Ti è mai capitato di sentire l'emozione di una persona a te vicina e di farla tua al punto da cambiare la qualità dei tuoi pensieri? Parli con un'amica felice per un traguardo lavorativo e a seguito dello scambio con lei, inizi a pensare che forse vale la pena investire in un progetto. Subito dopo però, incontri un amico preoccupato per una scelta importante e allora cominci a ridimensionare l'entusiasmo di prima per valutare di darti ancora tempo.

Questo è un esempio di cosa significa essere in con-tatto con le emozioni degli altri, fenomeno anche chiamato come contagio emotivo.



CONTAGIO EMOTIVO ED EMPATIA

Questa forma di sensibilità e sintonizzazione può venir confusa con l'empatia ma in realtà, sono due cose leggermente diverse.

L'empatia è la capacità di immaginare la situazione dell'altra persona, tenendo in considerazione sentimenti e punti di vista dell'altro, rimanendo però in contatto con il tuo sentire. Esempio: quando ti senti dispiaciuto per una persona a te cara che sta vivendo un momento difficile ma rimani comunque presente a te stesso e alla tua vita nel qui ed ora.

Nel contagio emotivo i sentimenti dell'altra persona entrano in contatto e con-fusione con i tuoi. Accade ad esempio quando ti fai carico della preoccupazione di qualcuno o se ti senti triste con una persona che sta vivendo un momento difficile. Questo tipo di funzionamento ti pone più nel rischio di vivere altalene emotive.


I neuroni specchio sono parte di questo processo. Si tratta di neuroni che nel cervello umano si attivano quando vediamo qualcuno che fa qualcosa, come se la stessimo facendo anche noi nello stesso momento.

Questa attività consente di sintonizzarsi con l’altro e di connettersi con quello che prova per sentirlo più vicino.

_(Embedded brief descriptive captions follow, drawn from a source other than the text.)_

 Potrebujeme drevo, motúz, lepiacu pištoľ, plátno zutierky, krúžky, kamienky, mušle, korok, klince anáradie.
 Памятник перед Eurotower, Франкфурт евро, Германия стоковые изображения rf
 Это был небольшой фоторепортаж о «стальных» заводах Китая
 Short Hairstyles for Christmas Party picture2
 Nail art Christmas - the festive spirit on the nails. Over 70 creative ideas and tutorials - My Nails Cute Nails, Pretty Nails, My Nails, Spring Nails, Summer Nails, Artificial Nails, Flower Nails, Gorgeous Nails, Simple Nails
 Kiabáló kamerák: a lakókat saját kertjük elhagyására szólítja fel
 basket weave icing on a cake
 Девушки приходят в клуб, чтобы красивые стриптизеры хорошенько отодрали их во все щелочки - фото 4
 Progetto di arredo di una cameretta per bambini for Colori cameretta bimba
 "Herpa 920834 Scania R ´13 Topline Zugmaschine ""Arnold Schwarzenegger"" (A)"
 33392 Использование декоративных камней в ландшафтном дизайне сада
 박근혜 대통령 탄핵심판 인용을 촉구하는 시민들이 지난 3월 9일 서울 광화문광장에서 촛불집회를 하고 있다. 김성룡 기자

Il contagio emotivo è quindi una sensazione di similitudine percepita, in cui il tuo sentire diventa parte del mio e questo, seppure alimenta la vicinanza relazionale, rischia di travolgere e coinvolgere in diversi modi.


L'ALTA SENSIBILITA' E L'INFLUENZA NEL CONTAGIO EMOTIVO

Esistono anche delle Persone definite Altamente Sensibili (PAS) che hanno sviluppato dentro di sé un'ipersensibilità emotiva che si può descrivere come la capacità di cogliere e sentire le emozioni ad un volume più alto, sia proprie che quelle degli altri.

Questa capacità iper-sviluppata, può essere una risorsa se permette di cogliere in maniera profonda la percezione degli stimoli emotivi interni ed esterni sviluppando autenticità e intuito.

Se non gestita il rischio è invece quello di esasperarsi di fronte ad eventi stressanti e di alimentare l'impulsività e il catastrofismo.

Alaine Aaron definisce quattro caratteristiche chiave dell’ipersensibilità:

  • Depth of processing : un processamento più profondo delle informazioni;

  • Overarousability: sovrastimolazione e sovraccarico di input che arrivano dall'esterno;

  • Emotional Intensity Empathy: maggiore responsività emotiva ed empatia;

  • Sensitivity to subtle stimuli che mette in evidenza la percezione dei dettagli sottili dell’ambiente e delle relazioni sociali.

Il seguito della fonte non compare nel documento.